In the wartime recollection, how many P-47 fighters showed up to escort the damaged bomber home?

**SELECTED TEXT:**
******************************

We decided to drop the bombs (from our wounded B-17) in a fancy neighborhood. It is something none of us would think of doing now, but it seemed to be the right thing then. We came upon an avenue of trees where a platoon of German soldiers was marching, and we played our machine guns on them, and I remember I was laughing insanely, because I had the feeling that they were puppets, and that they would fall when I'd cut the strings off. I didn't think of them as people. We never thought we'd make it back to the English channel, it just didn't seem possible.

And you know, you think that when the hour of death comes that you get a certain kind of clairvoyance, that maybe you find answers to things, that you're going to think deep, philosophical thoughts. It didn't happen that way at all. I kept thinking of stupid, silly things--a hamburger, a milkshake, a song that was popular--nothing deep, nothing philosophical. Then I heard the most beautiful words in the English language: "Little friend to big friend, don't worry, we'll see you home." And there were six P-47's, our own fighters, and one of them parked itself on one wingtip, the other one on the other wingtip, and a third one right above us. And the other three went on to tangle with the six Germans that were coming. We never saw that fight, but we owe those guys our lives.

But you see I never got to hate the Germans, because I never fought them hand to hand. I never even saw them. I was fighting machines, not people. I abhorred the very idea of human beings killing human beings. I did then and I did now. But there was a wave of patriotism that came upon the American people. It was overwhelming, it absorbed us all. When we came back from the war we were met by parades and banners flying and bands playing, and fireworks. That is an experience that the Viet Nam veterans didn't get, and it was unfair. Because they put their lives on the line just the way we did.

******************************

**DATA EXCERPTS:**

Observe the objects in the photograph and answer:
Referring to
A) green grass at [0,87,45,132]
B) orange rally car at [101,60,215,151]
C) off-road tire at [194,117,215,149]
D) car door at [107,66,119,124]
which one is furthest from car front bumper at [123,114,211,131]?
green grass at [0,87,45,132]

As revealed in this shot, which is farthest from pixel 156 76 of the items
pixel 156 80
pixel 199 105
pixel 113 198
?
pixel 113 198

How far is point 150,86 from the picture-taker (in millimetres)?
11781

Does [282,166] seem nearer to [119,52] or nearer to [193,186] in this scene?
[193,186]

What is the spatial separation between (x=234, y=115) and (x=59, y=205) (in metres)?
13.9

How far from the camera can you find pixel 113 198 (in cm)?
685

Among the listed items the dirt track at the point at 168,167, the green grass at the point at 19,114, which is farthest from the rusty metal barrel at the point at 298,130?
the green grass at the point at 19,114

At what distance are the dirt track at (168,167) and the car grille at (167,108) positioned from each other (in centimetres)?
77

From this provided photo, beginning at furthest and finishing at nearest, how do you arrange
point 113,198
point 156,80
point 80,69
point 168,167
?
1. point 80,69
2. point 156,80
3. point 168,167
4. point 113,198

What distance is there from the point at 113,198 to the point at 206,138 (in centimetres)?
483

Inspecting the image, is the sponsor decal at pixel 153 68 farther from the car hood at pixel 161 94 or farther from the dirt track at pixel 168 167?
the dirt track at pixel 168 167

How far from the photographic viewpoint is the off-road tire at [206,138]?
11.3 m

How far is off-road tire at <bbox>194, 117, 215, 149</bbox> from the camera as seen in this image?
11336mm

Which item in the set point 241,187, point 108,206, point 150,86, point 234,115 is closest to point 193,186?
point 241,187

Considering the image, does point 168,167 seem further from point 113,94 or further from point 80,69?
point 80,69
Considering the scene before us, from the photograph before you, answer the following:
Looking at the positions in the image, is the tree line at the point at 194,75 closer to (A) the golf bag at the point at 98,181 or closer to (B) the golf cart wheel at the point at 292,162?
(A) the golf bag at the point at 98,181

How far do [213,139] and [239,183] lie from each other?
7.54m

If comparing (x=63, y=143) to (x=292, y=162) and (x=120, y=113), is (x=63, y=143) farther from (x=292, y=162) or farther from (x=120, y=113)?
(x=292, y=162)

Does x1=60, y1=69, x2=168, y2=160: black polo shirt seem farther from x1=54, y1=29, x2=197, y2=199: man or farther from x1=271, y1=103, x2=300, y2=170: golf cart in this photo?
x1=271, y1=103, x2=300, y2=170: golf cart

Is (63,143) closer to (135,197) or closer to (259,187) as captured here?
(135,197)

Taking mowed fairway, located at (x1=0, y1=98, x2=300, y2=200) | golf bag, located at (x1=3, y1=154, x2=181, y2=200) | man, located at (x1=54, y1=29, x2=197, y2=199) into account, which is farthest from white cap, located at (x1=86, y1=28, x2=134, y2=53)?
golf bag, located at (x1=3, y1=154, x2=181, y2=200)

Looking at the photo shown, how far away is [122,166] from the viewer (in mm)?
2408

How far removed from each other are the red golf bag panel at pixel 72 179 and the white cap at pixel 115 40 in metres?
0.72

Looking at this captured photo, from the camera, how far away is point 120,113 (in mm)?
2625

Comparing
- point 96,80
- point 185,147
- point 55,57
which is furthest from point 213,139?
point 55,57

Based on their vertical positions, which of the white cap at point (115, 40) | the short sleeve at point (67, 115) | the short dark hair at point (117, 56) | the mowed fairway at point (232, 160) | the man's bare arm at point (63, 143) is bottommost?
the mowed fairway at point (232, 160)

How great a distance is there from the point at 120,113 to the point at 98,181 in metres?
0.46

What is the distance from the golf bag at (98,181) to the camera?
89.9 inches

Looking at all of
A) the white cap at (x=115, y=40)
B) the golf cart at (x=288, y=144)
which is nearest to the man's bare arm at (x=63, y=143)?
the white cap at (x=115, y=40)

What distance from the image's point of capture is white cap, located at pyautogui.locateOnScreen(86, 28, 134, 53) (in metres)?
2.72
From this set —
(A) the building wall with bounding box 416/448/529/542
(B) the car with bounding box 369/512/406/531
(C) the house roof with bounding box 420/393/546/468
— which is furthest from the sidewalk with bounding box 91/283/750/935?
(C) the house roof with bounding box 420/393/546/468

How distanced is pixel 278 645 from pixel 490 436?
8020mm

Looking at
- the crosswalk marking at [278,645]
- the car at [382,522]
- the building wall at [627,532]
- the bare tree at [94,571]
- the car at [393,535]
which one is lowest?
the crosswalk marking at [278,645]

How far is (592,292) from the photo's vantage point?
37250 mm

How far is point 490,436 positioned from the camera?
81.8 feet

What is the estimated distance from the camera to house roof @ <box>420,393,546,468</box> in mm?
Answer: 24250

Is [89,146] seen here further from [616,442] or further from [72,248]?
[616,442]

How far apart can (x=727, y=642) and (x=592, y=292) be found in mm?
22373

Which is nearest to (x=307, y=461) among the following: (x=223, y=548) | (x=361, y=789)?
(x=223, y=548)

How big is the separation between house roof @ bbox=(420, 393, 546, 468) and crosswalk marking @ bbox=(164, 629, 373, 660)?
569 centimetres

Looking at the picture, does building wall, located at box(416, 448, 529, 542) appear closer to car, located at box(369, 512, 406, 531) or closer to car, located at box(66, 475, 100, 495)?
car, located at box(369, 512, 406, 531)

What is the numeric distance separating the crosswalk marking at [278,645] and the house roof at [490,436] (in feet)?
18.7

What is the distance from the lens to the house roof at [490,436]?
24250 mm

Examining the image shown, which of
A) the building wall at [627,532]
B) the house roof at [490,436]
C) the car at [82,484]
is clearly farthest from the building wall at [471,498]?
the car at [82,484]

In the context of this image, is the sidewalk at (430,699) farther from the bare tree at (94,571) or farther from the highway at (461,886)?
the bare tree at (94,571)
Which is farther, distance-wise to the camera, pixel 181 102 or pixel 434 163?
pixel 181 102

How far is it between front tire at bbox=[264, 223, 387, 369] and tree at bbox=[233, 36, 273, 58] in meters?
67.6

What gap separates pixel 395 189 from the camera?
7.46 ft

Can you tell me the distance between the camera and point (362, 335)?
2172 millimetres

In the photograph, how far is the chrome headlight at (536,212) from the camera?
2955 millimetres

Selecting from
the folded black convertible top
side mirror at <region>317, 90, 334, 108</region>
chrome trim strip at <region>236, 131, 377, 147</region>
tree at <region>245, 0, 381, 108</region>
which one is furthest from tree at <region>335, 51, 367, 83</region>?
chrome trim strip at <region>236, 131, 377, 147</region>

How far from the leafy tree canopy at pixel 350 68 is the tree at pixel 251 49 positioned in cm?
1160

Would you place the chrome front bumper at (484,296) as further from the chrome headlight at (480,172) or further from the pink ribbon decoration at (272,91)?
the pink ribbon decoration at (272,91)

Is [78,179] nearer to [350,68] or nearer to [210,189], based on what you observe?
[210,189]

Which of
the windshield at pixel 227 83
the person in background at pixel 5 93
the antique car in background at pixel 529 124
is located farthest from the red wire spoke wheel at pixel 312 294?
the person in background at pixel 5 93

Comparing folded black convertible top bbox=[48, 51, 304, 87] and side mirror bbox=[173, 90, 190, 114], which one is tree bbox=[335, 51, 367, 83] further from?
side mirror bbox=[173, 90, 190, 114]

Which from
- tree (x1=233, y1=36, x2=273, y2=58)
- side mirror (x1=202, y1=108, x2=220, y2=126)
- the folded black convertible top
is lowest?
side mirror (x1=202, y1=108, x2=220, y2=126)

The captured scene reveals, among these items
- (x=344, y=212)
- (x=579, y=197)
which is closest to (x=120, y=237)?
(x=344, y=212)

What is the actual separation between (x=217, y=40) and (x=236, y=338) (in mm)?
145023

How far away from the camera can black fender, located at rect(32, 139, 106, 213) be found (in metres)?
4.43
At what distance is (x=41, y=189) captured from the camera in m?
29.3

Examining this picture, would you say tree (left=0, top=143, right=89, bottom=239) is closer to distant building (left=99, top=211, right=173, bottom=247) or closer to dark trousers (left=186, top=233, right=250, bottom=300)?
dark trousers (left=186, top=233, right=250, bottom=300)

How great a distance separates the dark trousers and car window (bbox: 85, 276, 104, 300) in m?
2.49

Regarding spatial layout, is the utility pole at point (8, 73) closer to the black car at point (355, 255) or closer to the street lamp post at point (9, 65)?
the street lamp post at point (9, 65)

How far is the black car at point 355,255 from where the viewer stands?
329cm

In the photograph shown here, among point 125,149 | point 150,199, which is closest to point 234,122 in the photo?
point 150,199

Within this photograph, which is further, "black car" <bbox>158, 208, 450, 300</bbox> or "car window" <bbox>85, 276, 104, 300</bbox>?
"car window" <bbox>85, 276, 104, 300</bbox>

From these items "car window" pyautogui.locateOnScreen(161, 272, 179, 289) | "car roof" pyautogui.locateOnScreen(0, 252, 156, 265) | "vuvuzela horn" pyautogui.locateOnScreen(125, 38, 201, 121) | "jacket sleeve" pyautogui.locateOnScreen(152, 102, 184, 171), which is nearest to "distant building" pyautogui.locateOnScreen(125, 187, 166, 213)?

******************************

**SOLUTION TO THIS PROBLEM:**
Six.